Verizon Urges Congress To Regulate Broadband

Verizon is calling on lawmakers to pass new net neutrality rules, but “in a way that avoids the collateral damage” that the telecom believes will flow from the Federal Communications Commission's recent open Internet order.

“It is time for Congress to return to its rightful place and set policy,” the telecom said late last week in a letter to lawmakers.

Verizon is urging the lawmakers to pass a bill that was proposed by Republicans earlier this year. That measure would have imposed some net neutrality restrictions on providers, but wouldn't have reclassified broadband as a common-carrier service.
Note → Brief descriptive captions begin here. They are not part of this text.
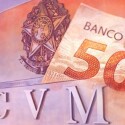 Apos-caso-master-governo-pretende-reestruturar-bc-e-cvm-televendas-cobranca-1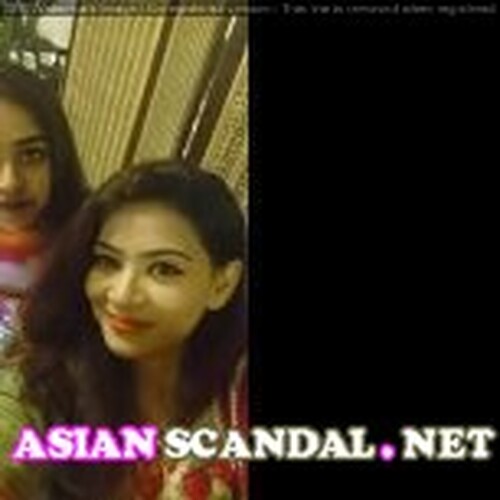 Sarita indian hottie leaked pics and vids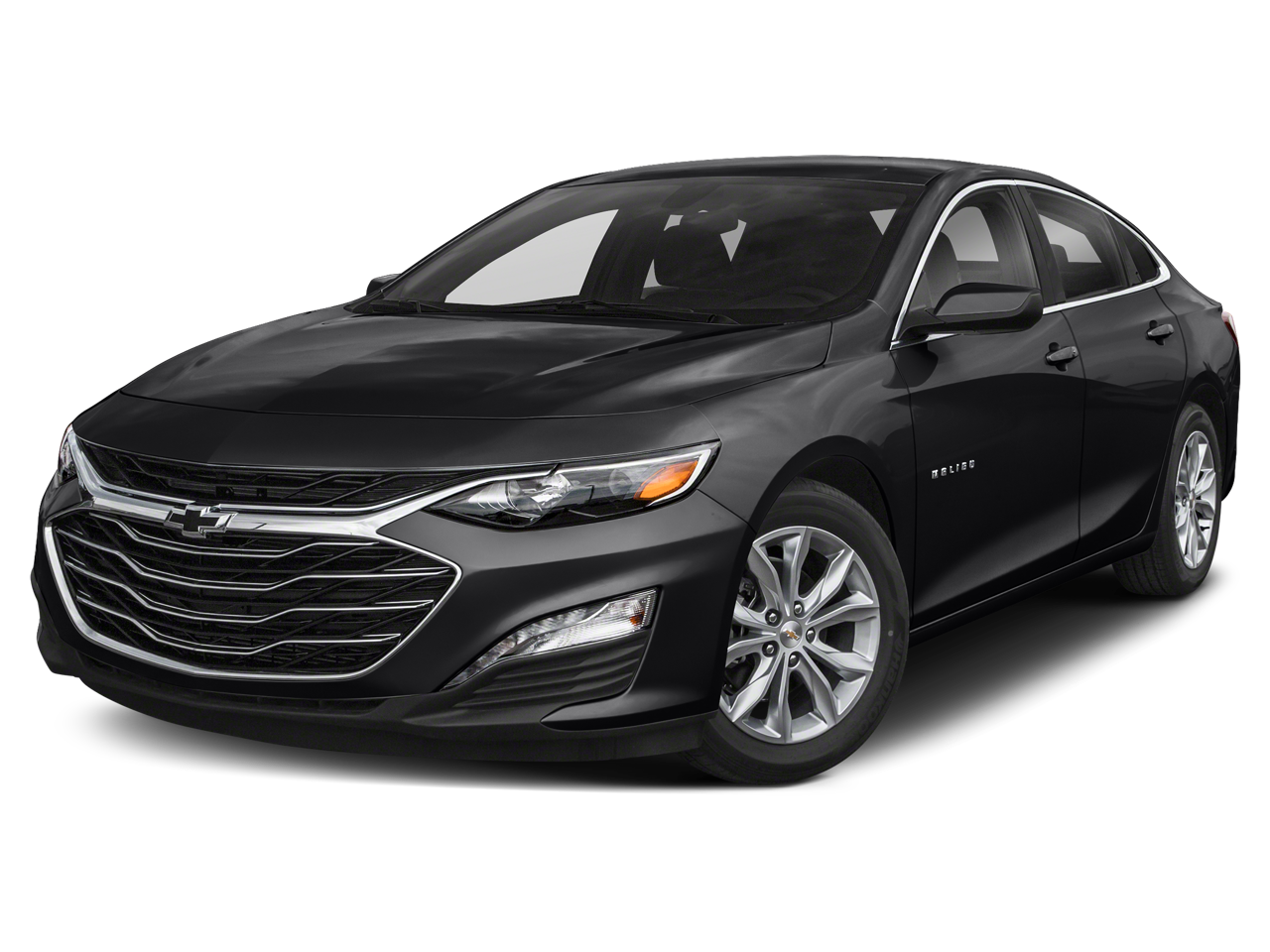 2022 Chevrolet Malibu 1LT for sale in Allentown, PA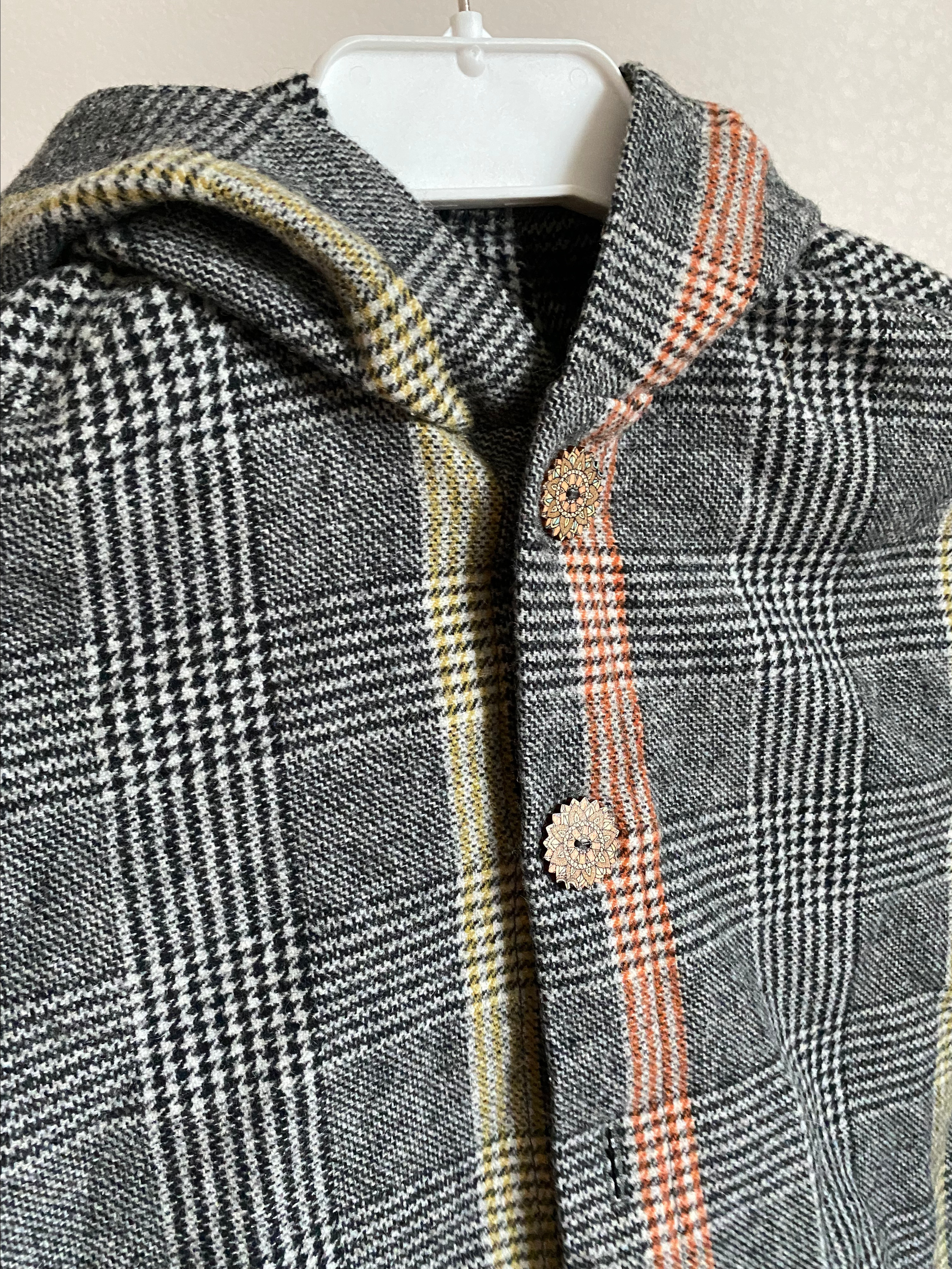 КОСТЮМЕРНАЯ LIYA MILKA (ЗИМНЯЯ ОДЕЖДА). Фотограф Лия Милк | Москва, Подмосковье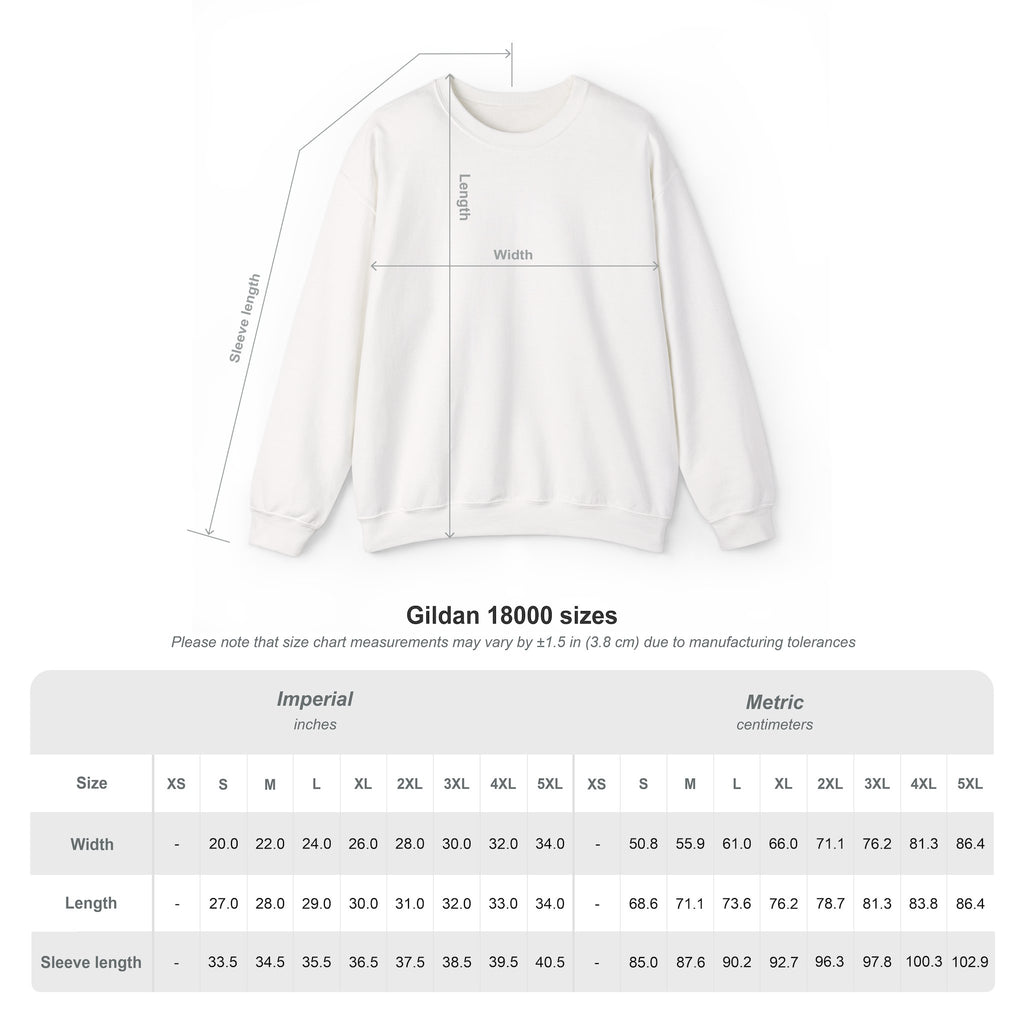 Detroit Football Kicker Sweatshirt| Detroit Field Goal Bates Crewneck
That bill also would have stripped the FCC of authority to pass new regulations related to broadband.

The FCC voted last month to reclassify broadband as a utility, and to subject Internet service providers to same common carrier rules that telephone companies must follow. Specifically, the FCC prohibited carriers from blocking or degrading service and from discriminating among content providers by charging higher fees for faster delivery.

Verizon calls the FCC's move “a radical and risky experiment to change the very policy that resulted in the United States leading the world in the Internet economy.”

The telecom adds that a future FCC might back away from the rules, or the courts could overturn them.

“Congress will have to address this issue one way or another, sooner or later,” the company writes. “It is better to do so now, proactively.”